Die Graphic Novel »Der salzige Fluss«

Reif für die Wüste

Der Hamburger Illustrator Jan Bauer erzählt in seiner Graphic Novel »Der salzige Fluss« eine Liebesgeschichte aus dem Inneren Australiens.
Von

Schau! Das volle Programm: Couscous, getrocknete Anchovis, Pfannkuchen-Pulver, Spaghetti, Müsliriegel, Reis, Kaffee …« 
Jan aus Deutschland und die Französin Morgane haben sich erst
vor wenigen Stunden kennengelernt. An einem ziemlich unwirtlichen Ort. Der Larapinta Trail führt auf mehr als 200 Kilometer von Alice Springs zum Mount Sonder und zu den roten Felsen der Redbank Gorge. Wer hier wandern will, schickt lieber eine Kiste voller Nahrungsmittel voraus. Sonst hat er schwer zu schleppen. Oder nichts dabei, um einer Reisbekanntschaft zu imponieren.

________

■ Aufgabenstellung:
[1] Beantworte anhand des Textauszugs über »Der salzige Fluss« diese Fragen:
(a) Aus welcher Stadt stammt der Illustrator Jan Bauer?
(b) Wie lang ist der Larapinta Trail?
(c) Welche Nationalität hat Morgane?
[2] Führe den Textauszug über die Graphic Novel »Der salzige Fluss« nach seinem letzten Satz weiter.
Die anschließenden Zeilen stehen in keinem Zusammenhang mit dem Textauszug über »Der salzige Fluss«.

■ Vorliegende Angaben:
________

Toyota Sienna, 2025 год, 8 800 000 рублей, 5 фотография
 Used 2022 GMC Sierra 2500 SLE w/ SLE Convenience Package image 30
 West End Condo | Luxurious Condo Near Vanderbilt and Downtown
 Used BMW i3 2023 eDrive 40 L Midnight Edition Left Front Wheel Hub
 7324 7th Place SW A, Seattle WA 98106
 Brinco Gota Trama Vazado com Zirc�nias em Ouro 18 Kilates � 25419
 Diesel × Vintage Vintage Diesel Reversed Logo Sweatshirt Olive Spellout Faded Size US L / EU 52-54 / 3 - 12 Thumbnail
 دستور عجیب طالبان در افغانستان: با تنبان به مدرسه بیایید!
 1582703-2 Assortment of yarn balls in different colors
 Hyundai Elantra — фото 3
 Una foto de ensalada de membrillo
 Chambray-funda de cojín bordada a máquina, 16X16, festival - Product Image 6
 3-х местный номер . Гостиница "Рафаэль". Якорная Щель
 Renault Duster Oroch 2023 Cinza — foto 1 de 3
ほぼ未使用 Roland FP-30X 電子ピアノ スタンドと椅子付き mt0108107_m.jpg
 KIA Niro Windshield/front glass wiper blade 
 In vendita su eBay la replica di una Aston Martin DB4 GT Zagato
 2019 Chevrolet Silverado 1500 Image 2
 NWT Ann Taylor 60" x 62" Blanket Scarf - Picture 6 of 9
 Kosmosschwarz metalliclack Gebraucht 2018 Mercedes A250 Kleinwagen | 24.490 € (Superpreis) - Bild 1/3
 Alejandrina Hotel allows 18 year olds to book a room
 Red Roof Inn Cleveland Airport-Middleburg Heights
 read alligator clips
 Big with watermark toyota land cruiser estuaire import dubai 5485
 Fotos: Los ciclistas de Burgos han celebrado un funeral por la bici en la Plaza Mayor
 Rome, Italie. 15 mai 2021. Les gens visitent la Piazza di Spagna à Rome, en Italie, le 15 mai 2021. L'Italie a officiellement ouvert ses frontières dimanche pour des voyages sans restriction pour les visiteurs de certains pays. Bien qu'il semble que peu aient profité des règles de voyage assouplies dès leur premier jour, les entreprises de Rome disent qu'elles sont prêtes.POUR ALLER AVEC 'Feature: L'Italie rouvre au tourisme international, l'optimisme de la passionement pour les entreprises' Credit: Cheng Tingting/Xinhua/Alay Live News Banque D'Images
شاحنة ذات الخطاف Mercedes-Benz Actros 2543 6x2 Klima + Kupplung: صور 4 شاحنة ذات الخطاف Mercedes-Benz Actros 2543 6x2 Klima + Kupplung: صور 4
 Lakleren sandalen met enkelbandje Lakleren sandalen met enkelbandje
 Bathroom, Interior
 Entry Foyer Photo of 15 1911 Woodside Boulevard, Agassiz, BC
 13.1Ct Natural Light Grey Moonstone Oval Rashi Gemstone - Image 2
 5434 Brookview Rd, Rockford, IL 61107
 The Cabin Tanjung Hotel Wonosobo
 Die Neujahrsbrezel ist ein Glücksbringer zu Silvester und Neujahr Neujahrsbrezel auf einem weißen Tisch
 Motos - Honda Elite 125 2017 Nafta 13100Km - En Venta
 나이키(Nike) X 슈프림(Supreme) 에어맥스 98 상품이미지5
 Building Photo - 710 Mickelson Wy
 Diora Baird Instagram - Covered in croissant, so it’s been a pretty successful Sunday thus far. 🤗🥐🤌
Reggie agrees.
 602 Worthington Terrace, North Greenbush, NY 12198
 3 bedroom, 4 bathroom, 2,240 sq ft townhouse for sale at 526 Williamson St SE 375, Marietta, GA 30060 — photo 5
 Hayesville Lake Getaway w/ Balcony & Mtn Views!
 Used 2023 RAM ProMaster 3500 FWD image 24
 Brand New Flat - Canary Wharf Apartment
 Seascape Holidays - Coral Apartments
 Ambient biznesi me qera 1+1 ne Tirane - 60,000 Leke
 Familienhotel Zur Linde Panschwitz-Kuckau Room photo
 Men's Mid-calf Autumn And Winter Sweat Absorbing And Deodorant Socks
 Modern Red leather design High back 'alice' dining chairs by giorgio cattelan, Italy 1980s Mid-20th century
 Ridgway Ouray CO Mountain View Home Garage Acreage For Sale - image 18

________

■ Lösungen:
[1]
(a) Jan Bauer stammt aus Hamburg.
(b) Der Larapinta Trail ist mehr als 200 Kilometer lang.
(c) Morgane ist Französin.

[2]
Alice Springs ist auf jeder Karte von Australien verzeichnet, und nicht selten auch auf Weltkarten, obwohl die Stadt nur 25 000 Einwohner hat. Im Red Centre, einer Halbwüste im aus­tralischen Outback, gibt es eben keine größeren Städte. Das Outback des Northern Territory zeichnet sich durch kilometerlange Sanddünen aus. Wenn hier außerhalb der kurzen Regenzeit überhaupt etwas wächst, dann die äußerst robusten Stachelkopfgräser. Zum Symbol dieses unwirtlichen Teils der Welt wurde der Finke River, der salzige Fluss. Bis zu 750 Kilometer lang, entsteht er jedes Jahr zur Regenzeit aufs Neue. Um jedes Jahr irgendwo in der Wüste zu versickern. Wer sich hier nicht einfach von seinem Guide zu einem Campingplatz fahren lässt, sondern den drei Wochen Wanderschaft erfordernden Larapinta Trail zu Fuß mit seinem Rucksack bezwingen will, sollte ein erfahrener Wanderer sein. Oder einen triftigen Grund haben. Auf Jan Bauer, der im Avant-Verlag seine Graphic Novel »Der salzige Fluss« veröffentlicht hat, trifft beides zu.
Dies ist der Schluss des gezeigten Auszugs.